Since the load average sample interval is 5 seconds, the one-minute
average has k=12 (12*5 = 60 seconds), the 5-minute average has k=60
(60*5 = 300 s = 5 min), and the 15-minute average has k=180 (180*5 =
900 s = 15 min).  When n is zero, as it typically is on workstations,
this reduces to

				-t/k
	average  =  average    e
	       t	   0

i.e., exponential decay.

The reason this is consistent across many systems is that it was done
at Berkeley for 4BSD and then copied into those systems.

In article <MYCROFT.91May31031208@goldman.gnu.ai.mit.edu>
mycroft@goldman.gnu.ai.mit.edu (Charles Hannum) writes:
>I noticed this a long time ago, while running xload.  For some reason,
>every 30 or 60 seconds, the load will suddenly jump and slowly decay
>on an otherwise idle machine. ... I've always attributed [these spikes]
>to 'update' ('syncer' on some systems), and ignored it.

This is almost certainly the correct explanation (/etc/update is counted
as runnable while waiting for the sync() system call, which it typically
issues once every 30 seconds).

In article <MEISSNER.91May31111801@curley.osf.org> meissner@osf.org
(Michael Meissner) writes:
>Another thing could be the activity to run the various xclock
>programs, and such.  I would imagine that on timesharing systems with
>lots of xterms, this could be significant.

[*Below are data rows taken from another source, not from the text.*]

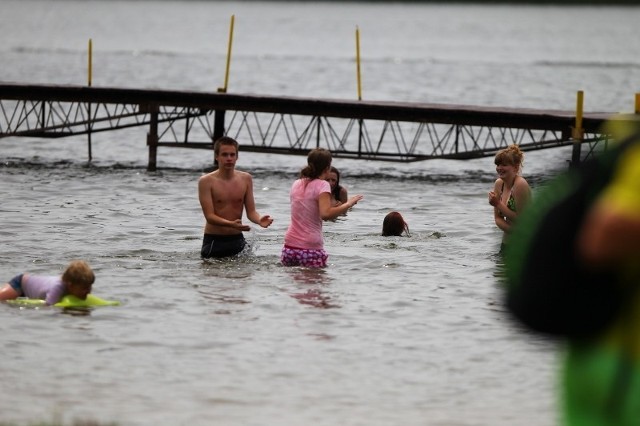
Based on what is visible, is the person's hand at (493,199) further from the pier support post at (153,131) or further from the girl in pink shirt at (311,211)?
the pier support post at (153,131)

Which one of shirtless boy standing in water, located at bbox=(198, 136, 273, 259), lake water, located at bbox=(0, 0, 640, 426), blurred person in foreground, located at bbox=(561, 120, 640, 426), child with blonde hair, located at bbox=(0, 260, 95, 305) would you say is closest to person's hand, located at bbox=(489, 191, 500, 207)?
lake water, located at bbox=(0, 0, 640, 426)

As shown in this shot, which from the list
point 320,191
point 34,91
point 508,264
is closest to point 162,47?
point 34,91

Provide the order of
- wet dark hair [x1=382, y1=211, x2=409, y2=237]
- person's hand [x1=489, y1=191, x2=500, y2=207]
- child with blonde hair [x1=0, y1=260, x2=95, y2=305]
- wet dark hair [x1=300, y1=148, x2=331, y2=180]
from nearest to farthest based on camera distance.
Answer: child with blonde hair [x1=0, y1=260, x2=95, y2=305] < wet dark hair [x1=300, y1=148, x2=331, y2=180] < person's hand [x1=489, y1=191, x2=500, y2=207] < wet dark hair [x1=382, y1=211, x2=409, y2=237]

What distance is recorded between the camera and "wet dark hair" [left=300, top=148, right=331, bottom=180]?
12.6 metres

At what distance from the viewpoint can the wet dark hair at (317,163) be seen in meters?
12.6

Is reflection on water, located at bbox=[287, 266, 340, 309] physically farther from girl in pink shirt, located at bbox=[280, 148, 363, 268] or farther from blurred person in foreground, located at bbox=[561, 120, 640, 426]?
blurred person in foreground, located at bbox=[561, 120, 640, 426]

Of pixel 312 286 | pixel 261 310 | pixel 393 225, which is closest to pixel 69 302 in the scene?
pixel 261 310

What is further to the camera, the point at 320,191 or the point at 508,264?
the point at 320,191

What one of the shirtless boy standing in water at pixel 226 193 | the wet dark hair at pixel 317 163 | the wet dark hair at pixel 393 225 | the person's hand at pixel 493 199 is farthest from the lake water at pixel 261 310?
the wet dark hair at pixel 317 163

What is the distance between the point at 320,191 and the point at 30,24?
479 feet

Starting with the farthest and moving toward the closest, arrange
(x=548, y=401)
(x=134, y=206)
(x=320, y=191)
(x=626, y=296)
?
(x=134, y=206) → (x=320, y=191) → (x=548, y=401) → (x=626, y=296)

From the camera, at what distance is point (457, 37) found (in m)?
147

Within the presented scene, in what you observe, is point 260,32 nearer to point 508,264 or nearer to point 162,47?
point 162,47

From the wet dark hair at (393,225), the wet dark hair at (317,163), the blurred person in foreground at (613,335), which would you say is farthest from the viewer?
the wet dark hair at (393,225)
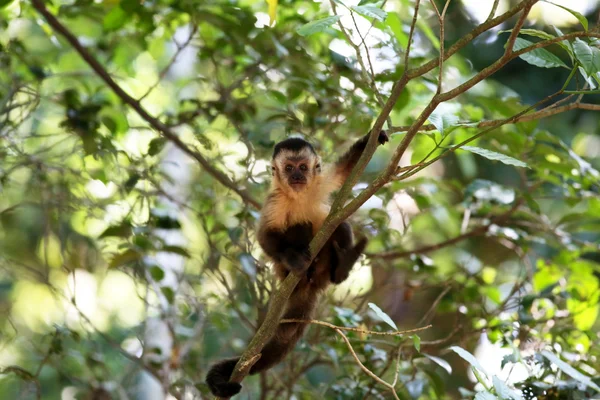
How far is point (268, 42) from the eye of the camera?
4.54m

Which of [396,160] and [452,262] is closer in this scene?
[396,160]

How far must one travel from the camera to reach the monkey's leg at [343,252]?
4.04 m

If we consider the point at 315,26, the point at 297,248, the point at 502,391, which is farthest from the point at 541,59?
the point at 297,248

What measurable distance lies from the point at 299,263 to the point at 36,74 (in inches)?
112

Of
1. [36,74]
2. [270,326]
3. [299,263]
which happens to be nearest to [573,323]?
[299,263]

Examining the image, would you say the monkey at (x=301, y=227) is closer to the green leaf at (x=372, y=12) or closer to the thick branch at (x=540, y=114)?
the thick branch at (x=540, y=114)

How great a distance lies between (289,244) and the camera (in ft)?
13.1

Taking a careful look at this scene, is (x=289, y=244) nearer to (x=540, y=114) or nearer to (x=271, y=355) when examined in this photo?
(x=271, y=355)

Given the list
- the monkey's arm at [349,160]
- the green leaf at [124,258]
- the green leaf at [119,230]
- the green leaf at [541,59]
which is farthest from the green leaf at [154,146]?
the green leaf at [541,59]

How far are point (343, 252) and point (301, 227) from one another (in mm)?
393

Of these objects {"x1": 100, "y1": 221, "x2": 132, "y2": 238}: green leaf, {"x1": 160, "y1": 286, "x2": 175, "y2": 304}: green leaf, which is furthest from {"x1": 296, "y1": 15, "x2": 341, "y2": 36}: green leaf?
{"x1": 160, "y1": 286, "x2": 175, "y2": 304}: green leaf

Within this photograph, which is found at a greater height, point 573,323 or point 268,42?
point 268,42

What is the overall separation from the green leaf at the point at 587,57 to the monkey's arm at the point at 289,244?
159 cm

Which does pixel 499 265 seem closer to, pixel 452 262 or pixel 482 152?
pixel 452 262
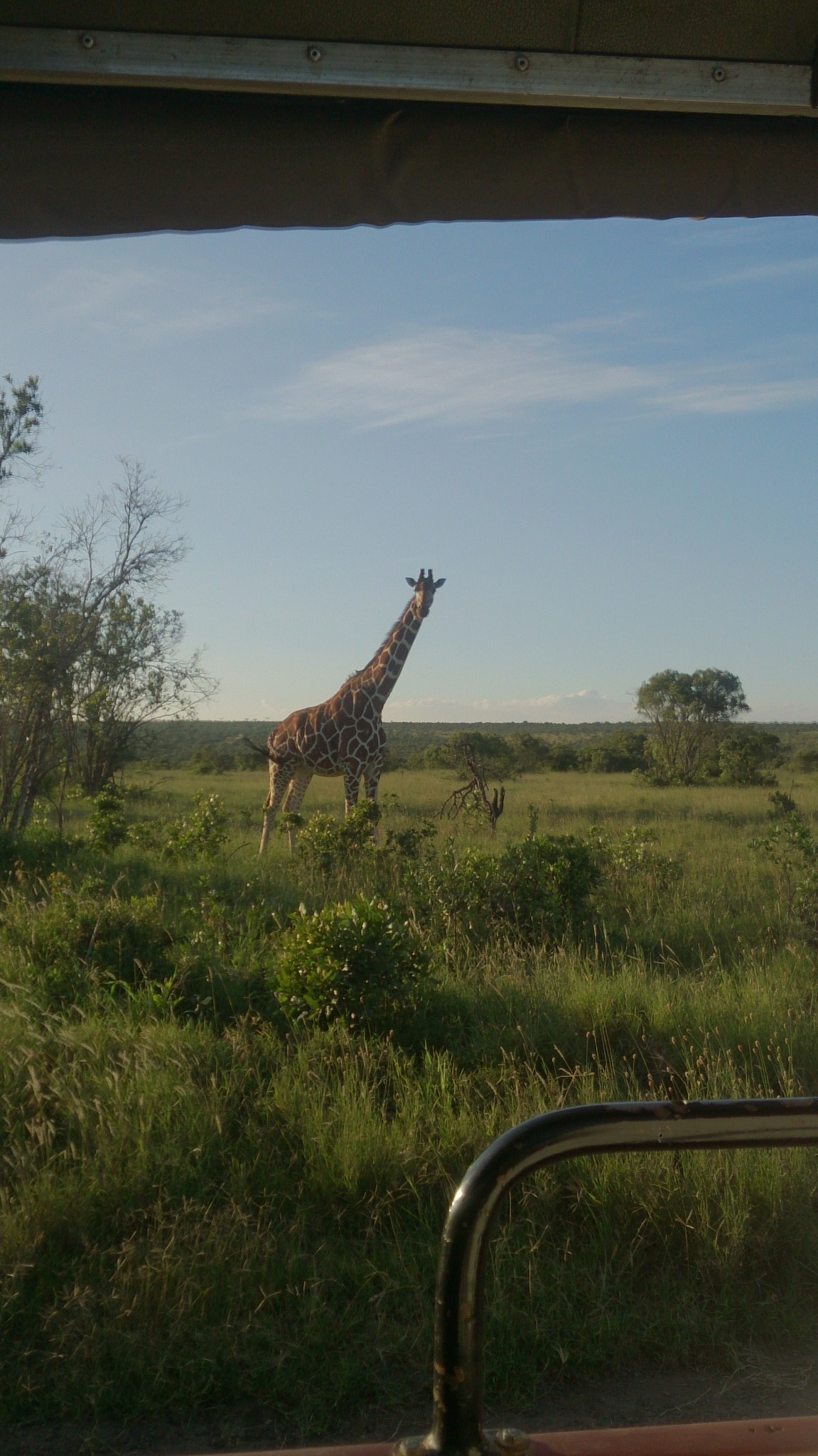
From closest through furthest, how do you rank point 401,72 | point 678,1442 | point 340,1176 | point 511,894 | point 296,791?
point 678,1442
point 401,72
point 340,1176
point 511,894
point 296,791

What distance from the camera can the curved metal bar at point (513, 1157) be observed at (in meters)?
0.92

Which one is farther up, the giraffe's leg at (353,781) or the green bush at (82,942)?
the giraffe's leg at (353,781)

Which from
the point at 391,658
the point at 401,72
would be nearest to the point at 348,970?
the point at 401,72

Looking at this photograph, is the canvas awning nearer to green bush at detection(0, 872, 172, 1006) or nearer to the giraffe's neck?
green bush at detection(0, 872, 172, 1006)

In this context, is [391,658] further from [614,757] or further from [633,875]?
[614,757]

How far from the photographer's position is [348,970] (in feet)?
11.9

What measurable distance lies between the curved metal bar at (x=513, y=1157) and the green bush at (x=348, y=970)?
101 inches

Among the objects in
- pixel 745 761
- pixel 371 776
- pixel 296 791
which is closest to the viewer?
pixel 371 776

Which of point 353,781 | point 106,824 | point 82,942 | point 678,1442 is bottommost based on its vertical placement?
point 82,942

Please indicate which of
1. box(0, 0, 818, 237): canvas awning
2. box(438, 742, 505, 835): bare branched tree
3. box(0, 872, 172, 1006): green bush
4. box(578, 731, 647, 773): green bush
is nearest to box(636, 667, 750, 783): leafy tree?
box(578, 731, 647, 773): green bush

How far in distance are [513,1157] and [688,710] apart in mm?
28246

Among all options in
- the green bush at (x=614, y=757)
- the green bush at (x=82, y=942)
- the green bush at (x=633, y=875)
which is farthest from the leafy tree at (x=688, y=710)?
the green bush at (x=82, y=942)

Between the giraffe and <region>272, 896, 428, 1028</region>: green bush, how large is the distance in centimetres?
684

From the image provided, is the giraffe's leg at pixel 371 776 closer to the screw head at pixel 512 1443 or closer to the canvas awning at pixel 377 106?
the canvas awning at pixel 377 106
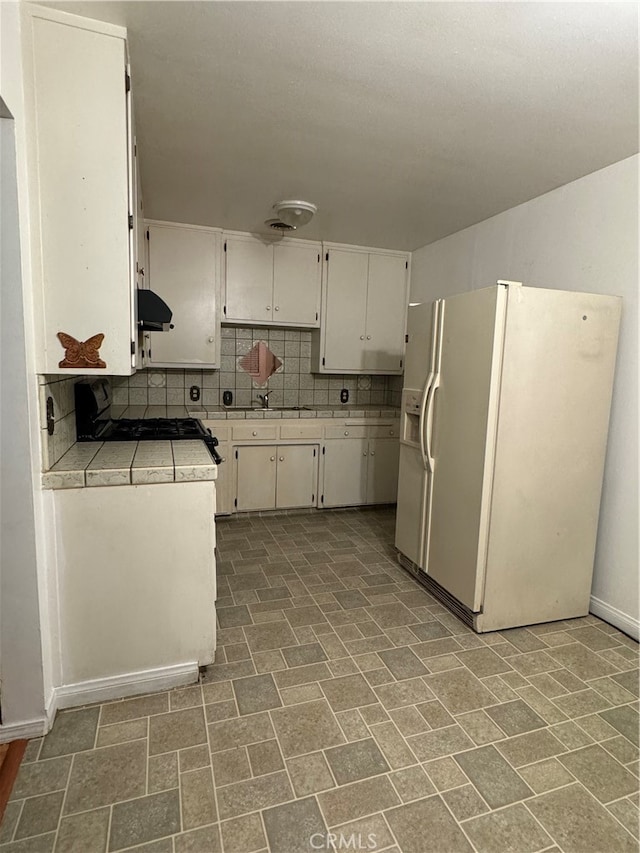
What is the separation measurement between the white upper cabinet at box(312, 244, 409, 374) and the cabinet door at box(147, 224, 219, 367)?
983 mm

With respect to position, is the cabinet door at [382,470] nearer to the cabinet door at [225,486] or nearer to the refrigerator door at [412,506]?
the refrigerator door at [412,506]

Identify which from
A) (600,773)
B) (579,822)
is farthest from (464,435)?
(579,822)

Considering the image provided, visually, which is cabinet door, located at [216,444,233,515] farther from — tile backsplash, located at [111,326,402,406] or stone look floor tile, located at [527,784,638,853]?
stone look floor tile, located at [527,784,638,853]

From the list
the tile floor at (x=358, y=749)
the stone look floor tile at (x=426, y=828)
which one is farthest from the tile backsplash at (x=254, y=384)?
the stone look floor tile at (x=426, y=828)

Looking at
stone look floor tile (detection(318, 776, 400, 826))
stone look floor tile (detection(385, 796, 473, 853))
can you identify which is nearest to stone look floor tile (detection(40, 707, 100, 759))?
stone look floor tile (detection(318, 776, 400, 826))

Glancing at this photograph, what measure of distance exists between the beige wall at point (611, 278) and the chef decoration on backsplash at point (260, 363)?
2275mm

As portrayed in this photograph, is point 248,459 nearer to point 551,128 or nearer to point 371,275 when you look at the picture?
point 371,275

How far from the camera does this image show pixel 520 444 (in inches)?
88.1

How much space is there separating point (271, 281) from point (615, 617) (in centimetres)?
332

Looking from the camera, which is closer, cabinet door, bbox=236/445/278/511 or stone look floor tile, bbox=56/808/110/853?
stone look floor tile, bbox=56/808/110/853

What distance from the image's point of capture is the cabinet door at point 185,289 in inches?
141

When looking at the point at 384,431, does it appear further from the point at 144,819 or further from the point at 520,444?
the point at 144,819

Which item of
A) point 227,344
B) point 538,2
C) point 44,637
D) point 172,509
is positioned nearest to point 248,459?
point 227,344

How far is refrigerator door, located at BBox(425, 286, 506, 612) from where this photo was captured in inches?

xclock is particularly unlikely to add to the load average (although it
does add to the machine load!) because of a design misfeature in most
Unix systems.  The problem is that the system metering---the code that
computes the load average, cpu utilization for each process, and so
on---is run off the same clock as the scheduler.  Thus, at every clock
tick (or every n'th tick), we first see what is going on---nothing---
then we schedule the clock program, which runs for a short while and
goes back to sleep.

In particular, given the usage-sensitive CPU scheduling found in most
BSD-derived schedulers (which is to say every SunOS system through at
least SunOS 3.5, and probably 4.x as well), it is possible for a
program to use the clock to drive itself just after it is sampled as
sleeping, work until just before the next sample, and then go to sleep
waiting for the next clock tick.  By doing this it appears to use no
CPU time, hence gets fairly high priority (the kernel believes that it
has not got its fair share of CPU yet) and runs immediately on the next
clock tick, and thus is asleep again by the time the clock ticks
again.  This perpetuates the cycle.  Such a process can starve out
other processes.

The solution is simple but requires relatively precise clocks.
Fortunately such clocks exist on Sun SparcStations (unlike Sun-3s).
The 4BSD Sparc kernel will use them, once I get around to fixing that
part of the system.  (First I have to get running multi-user, now that
single user boots work, and write such minor [ahem] things as a frame
buffer driver and get enough going to make X run....  Sorry, Masataka,
but I intend to run X windows on *my* workstation, at least until
something better comes along. :-) )
-- 
In-Real-Life: Chris Torek, Lawrence Berkeley Lab CSE/EE (+1 415 486 5427)
Berkeley, CA		Domain:	torek@ee.lbl.gov